Entries shown -

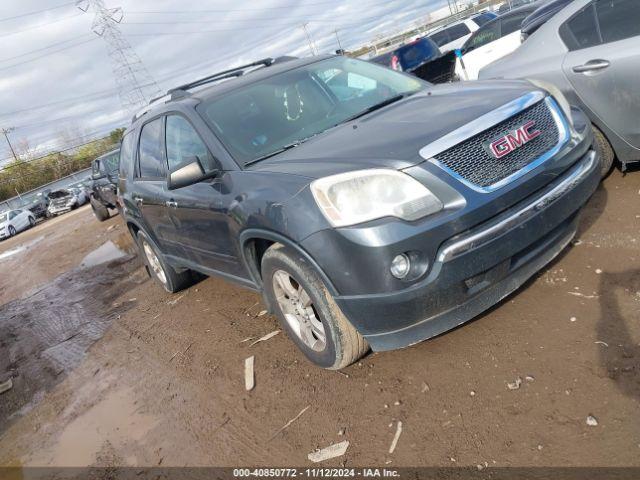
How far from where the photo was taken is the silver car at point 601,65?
12.7 ft

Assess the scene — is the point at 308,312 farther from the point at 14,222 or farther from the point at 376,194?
the point at 14,222

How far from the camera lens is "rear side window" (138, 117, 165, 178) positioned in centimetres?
449

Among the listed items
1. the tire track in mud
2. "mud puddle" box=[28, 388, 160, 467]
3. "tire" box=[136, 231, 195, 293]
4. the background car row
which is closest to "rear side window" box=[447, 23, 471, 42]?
the tire track in mud

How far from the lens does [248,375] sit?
3596 mm

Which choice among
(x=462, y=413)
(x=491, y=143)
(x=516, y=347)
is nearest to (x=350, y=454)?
(x=462, y=413)

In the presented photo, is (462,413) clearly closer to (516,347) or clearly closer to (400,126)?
(516,347)

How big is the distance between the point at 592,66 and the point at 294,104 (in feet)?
7.69

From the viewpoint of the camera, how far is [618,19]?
400 centimetres

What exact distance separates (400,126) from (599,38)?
2.28 meters

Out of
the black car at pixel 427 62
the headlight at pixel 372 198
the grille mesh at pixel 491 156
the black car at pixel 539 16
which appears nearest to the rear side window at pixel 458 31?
the black car at pixel 427 62

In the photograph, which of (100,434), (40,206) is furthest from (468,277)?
(40,206)

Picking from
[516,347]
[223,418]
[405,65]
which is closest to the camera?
[516,347]

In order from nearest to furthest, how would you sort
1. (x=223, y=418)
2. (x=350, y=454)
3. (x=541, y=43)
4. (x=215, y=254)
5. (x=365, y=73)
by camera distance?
(x=350, y=454) → (x=223, y=418) → (x=215, y=254) → (x=365, y=73) → (x=541, y=43)

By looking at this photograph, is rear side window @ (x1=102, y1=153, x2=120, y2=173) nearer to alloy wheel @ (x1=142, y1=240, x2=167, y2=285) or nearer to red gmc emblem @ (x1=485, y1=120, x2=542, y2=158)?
alloy wheel @ (x1=142, y1=240, x2=167, y2=285)
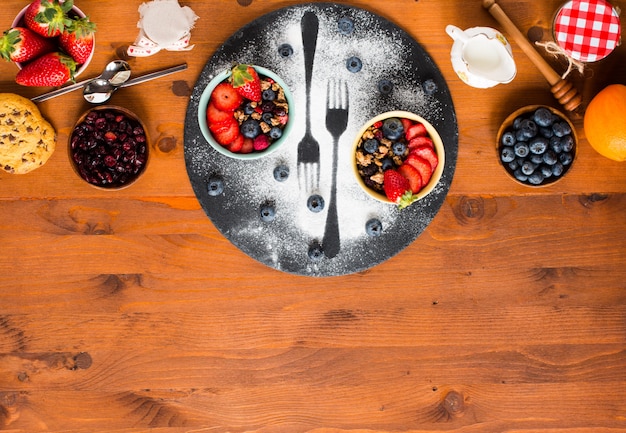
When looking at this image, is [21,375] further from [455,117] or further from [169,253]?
[455,117]

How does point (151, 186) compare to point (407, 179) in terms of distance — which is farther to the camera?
Result: point (151, 186)

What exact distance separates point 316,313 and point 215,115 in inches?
22.7

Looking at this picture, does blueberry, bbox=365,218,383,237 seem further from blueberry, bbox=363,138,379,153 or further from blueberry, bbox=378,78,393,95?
blueberry, bbox=378,78,393,95

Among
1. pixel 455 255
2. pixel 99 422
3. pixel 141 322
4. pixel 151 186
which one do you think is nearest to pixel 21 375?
pixel 99 422

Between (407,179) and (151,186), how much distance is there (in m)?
0.66

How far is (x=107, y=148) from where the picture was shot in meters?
1.32

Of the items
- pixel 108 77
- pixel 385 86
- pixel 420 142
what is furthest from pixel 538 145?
pixel 108 77

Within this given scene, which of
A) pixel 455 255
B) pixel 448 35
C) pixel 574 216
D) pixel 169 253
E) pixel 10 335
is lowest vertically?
pixel 10 335

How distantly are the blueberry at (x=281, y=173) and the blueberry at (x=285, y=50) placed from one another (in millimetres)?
285

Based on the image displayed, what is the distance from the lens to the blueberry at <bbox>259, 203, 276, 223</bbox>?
1341mm

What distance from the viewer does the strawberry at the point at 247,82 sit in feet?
4.00

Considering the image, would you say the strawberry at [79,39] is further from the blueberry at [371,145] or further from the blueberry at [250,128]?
the blueberry at [371,145]

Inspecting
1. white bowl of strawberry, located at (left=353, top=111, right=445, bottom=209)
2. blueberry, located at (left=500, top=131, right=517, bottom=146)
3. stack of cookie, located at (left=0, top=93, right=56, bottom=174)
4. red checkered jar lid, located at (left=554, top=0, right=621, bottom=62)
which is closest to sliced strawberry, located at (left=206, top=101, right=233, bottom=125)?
white bowl of strawberry, located at (left=353, top=111, right=445, bottom=209)

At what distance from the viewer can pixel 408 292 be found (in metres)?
1.43
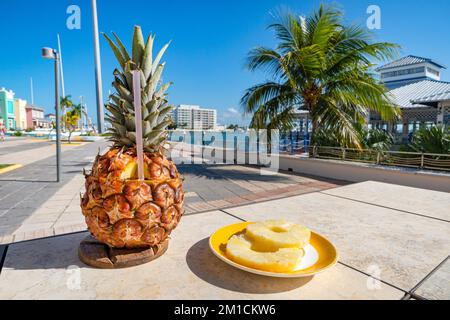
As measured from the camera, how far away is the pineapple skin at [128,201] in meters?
1.76

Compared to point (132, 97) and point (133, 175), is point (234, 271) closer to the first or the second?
point (133, 175)

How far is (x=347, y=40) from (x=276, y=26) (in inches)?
96.8

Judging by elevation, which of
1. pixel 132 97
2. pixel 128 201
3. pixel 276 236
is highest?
pixel 132 97

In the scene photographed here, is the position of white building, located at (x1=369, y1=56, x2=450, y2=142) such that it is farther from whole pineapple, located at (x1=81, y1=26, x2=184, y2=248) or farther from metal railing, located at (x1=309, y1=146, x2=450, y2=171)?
whole pineapple, located at (x1=81, y1=26, x2=184, y2=248)

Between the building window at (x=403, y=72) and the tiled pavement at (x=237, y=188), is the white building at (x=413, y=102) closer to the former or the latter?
the building window at (x=403, y=72)

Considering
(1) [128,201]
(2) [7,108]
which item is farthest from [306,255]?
(2) [7,108]

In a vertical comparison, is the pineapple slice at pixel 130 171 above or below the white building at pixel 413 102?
below

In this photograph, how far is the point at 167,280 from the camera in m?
1.74

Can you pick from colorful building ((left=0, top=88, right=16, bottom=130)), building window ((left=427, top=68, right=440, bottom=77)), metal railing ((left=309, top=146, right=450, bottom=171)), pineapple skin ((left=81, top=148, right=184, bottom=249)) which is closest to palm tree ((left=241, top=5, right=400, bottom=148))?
metal railing ((left=309, top=146, right=450, bottom=171))

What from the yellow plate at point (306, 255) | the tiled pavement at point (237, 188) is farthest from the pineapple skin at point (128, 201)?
the tiled pavement at point (237, 188)

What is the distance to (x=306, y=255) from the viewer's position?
1896 mm

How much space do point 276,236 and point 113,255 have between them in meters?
1.26

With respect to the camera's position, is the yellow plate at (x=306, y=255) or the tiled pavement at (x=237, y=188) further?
the tiled pavement at (x=237, y=188)

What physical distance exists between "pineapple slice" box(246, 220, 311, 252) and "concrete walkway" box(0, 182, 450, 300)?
230mm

Exercise prompt - Leave the images out, please, and restate each line word for word.

Problem solution -
How far from where the photo was taken is the silver car at point 601,65?
12.7 ft

Assess the scene — is the point at 308,312 farther from the point at 14,222 or farther from the point at 376,194?
the point at 14,222

How far from the camera lens is "rear side window" (138, 117, 165, 178) positioned in centimetres?
449

Among the listed items
1. the tire track in mud
2. "mud puddle" box=[28, 388, 160, 467]
3. "tire" box=[136, 231, 195, 293]
4. the background car row
which is closest to "rear side window" box=[447, 23, 471, 42]?
the tire track in mud

How far from the lens does [248,375] sit?
3596 mm

Which choice among
(x=462, y=413)
(x=491, y=143)
(x=516, y=347)
is nearest to (x=350, y=454)?
(x=462, y=413)

In the presented photo, is (462,413) clearly closer to (516,347) or clearly closer to (400,126)?
(516,347)

How big is the distance between the point at 592,66 and the point at 294,104 (in feet)?
7.69

From the viewpoint of the camera, how far is [618,19]?
400 centimetres

What exact distance separates (400,126) from (599,38)?
2.28 meters

Out of
the black car at pixel 427 62
the headlight at pixel 372 198
the grille mesh at pixel 491 156
the black car at pixel 539 16
which appears nearest to the rear side window at pixel 458 31?
the black car at pixel 427 62

In the photograph, which of (100,434), (40,206) is furthest from (468,277)?
(40,206)

Picking from
[516,347]
[223,418]
[405,65]
which is closest to the camera?
[516,347]

In order from nearest to furthest, how would you sort
1. (x=223, y=418)
2. (x=350, y=454)
3. (x=541, y=43)
4. (x=215, y=254)
5. (x=365, y=73)
by camera distance?
(x=350, y=454) → (x=223, y=418) → (x=215, y=254) → (x=365, y=73) → (x=541, y=43)

By looking at this photograph, is rear side window @ (x1=102, y1=153, x2=120, y2=173) nearer to alloy wheel @ (x1=142, y1=240, x2=167, y2=285) or nearer to red gmc emblem @ (x1=485, y1=120, x2=542, y2=158)?
alloy wheel @ (x1=142, y1=240, x2=167, y2=285)
When looking at this image, is [21,375] further from [455,117] or further from [169,253]?
[455,117]

How does point (151, 186) compare to point (407, 179) in terms of distance — which is farther to the camera?
Result: point (151, 186)

What exact distance separates point 316,313 and point 215,115 in inches?
22.7

Looking at this picture, does blueberry, bbox=365,218,383,237 seem further from blueberry, bbox=363,138,379,153 or further from blueberry, bbox=378,78,393,95?
blueberry, bbox=378,78,393,95

Among
1. pixel 455 255
2. pixel 99 422
3. pixel 141 322
4. pixel 151 186
which one do you think is nearest to pixel 21 375?
pixel 99 422

Between (407,179) and (151,186), how much distance is there (in m)?
0.66

How far is (x=107, y=148) from where the picture was shot in meters?
1.32

Of the items
- pixel 108 77
- pixel 385 86
- pixel 420 142
what is furthest from pixel 538 145?
pixel 108 77

Within this given scene, which of
A) pixel 455 255
B) pixel 448 35
C) pixel 574 216
D) pixel 169 253
E) pixel 10 335
is lowest vertically?
pixel 10 335

How distantly are the blueberry at (x=281, y=173) and the blueberry at (x=285, y=50) placed from one another (in millimetres)?
285

Based on the image displayed, what is the distance from the lens to the blueberry at <bbox>259, 203, 276, 223</bbox>?
1341mm

What distance from the viewer does the strawberry at the point at 247,82 sit in feet?
4.00

Considering the image, would you say the strawberry at [79,39] is further from the blueberry at [371,145] or further from the blueberry at [250,128]?
the blueberry at [371,145]

Inspecting
1. white bowl of strawberry, located at (left=353, top=111, right=445, bottom=209)
2. blueberry, located at (left=500, top=131, right=517, bottom=146)
3. stack of cookie, located at (left=0, top=93, right=56, bottom=174)
4. red checkered jar lid, located at (left=554, top=0, right=621, bottom=62)
which is closest to sliced strawberry, located at (left=206, top=101, right=233, bottom=125)?
white bowl of strawberry, located at (left=353, top=111, right=445, bottom=209)

At what distance from the viewer can pixel 408 292 be found (in metres)?
1.43
As measured from the camera, how far away is the pineapple skin at [128,201] in meters?
1.76

Compared to point (132, 97) and point (133, 175), is point (234, 271) closer to the first or the second?
point (133, 175)

How far is (x=347, y=40) from (x=276, y=26) (in inches)?
96.8

Judging by elevation, which of
1. pixel 132 97
2. pixel 128 201
3. pixel 276 236
is highest?
pixel 132 97

In the scene photographed here, is the position of white building, located at (x1=369, y1=56, x2=450, y2=142) such that it is farther from whole pineapple, located at (x1=81, y1=26, x2=184, y2=248) or farther from metal railing, located at (x1=309, y1=146, x2=450, y2=171)?
whole pineapple, located at (x1=81, y1=26, x2=184, y2=248)

Between the building window at (x=403, y=72) and the tiled pavement at (x=237, y=188), is the white building at (x=413, y=102) closer to the former or the latter?
the building window at (x=403, y=72)

Considering
(1) [128,201]
(2) [7,108]
which item is farthest from [306,255]?
(2) [7,108]

In a vertical comparison, is the pineapple slice at pixel 130 171 above or below the white building at pixel 413 102?
below

In this photograph, how far is the point at 167,280 from the camera in m?
1.74

Can you pick from colorful building ((left=0, top=88, right=16, bottom=130)), building window ((left=427, top=68, right=440, bottom=77)), metal railing ((left=309, top=146, right=450, bottom=171)), pineapple skin ((left=81, top=148, right=184, bottom=249)) which is closest to palm tree ((left=241, top=5, right=400, bottom=148))?
metal railing ((left=309, top=146, right=450, bottom=171))

What from the yellow plate at point (306, 255) | the tiled pavement at point (237, 188) is farthest from the pineapple skin at point (128, 201)?
the tiled pavement at point (237, 188)

What is the distance to (x=306, y=255) from the viewer's position?
1896 mm

How much space do point 276,236 and point 113,255 have between them in meters?
1.26

With respect to the camera's position, is the yellow plate at (x=306, y=255) or the tiled pavement at (x=237, y=188) further?
the tiled pavement at (x=237, y=188)

What physical distance exists between "pineapple slice" box(246, 220, 311, 252) and "concrete walkway" box(0, 182, 450, 300)?
230mm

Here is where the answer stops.